(Memphis) June West, executive director of Memphis Heritage, is 99.9 percent sure that the Nineteenth Century Club mansion will stay part of the Union Avenue landscape.
During a half-hour hearing, Chancellor Walter Evans listened to bits and pieces needed to put the final documents together to sell the building to new buyers who will preserve it.
After it sold earlier this year at auction to the Linn family, they wanted to make it a strip mall.
Nineteenth Century Club members took most of the money made from the sale and made a donation of more than $430,000 to the Children’s Museum of Memphis.
The club kept $14,000 for expenses.
That money will stay frozen until the deal with the new buyer is secured.
“The children’s museum gets to keep its money, the Nineteenth Century Club gets it money back, the Linn’s make a tiny profit and the building get preserved.”

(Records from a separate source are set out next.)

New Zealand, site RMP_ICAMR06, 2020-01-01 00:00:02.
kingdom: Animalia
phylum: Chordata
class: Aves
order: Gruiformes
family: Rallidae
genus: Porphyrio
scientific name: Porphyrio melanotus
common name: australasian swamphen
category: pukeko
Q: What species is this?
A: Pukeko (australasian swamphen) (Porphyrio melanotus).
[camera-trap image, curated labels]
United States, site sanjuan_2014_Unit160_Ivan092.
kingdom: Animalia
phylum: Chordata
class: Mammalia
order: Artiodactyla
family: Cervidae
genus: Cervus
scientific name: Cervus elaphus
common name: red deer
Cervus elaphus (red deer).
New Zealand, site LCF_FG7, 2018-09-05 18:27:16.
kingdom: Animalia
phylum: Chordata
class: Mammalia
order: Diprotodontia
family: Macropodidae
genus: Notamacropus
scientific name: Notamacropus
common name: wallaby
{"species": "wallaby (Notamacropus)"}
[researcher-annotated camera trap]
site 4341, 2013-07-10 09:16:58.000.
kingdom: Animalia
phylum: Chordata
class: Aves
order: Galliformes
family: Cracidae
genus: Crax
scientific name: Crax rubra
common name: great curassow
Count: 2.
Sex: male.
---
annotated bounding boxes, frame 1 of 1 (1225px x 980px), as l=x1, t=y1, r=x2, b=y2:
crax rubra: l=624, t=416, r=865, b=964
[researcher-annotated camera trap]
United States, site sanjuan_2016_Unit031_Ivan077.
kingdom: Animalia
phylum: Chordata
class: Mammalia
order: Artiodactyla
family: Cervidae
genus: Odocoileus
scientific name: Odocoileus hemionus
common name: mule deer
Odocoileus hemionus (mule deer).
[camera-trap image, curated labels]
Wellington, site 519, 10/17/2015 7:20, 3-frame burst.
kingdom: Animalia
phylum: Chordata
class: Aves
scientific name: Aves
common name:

The battle to stop the demolition of the mansion and development of a strip mall included a lawsuit, a $50,000 bond and long hours working on a strategy with lawyers who worked for free.
The final decision that will seal the building’s fate will be at an Oct. 16th hearing.
That is when the new buyer, Nashville businessman Dave Wachtel, will put up $40,000 in earnest money.
He and investors plan to renovate the building and open an upscale restaurant.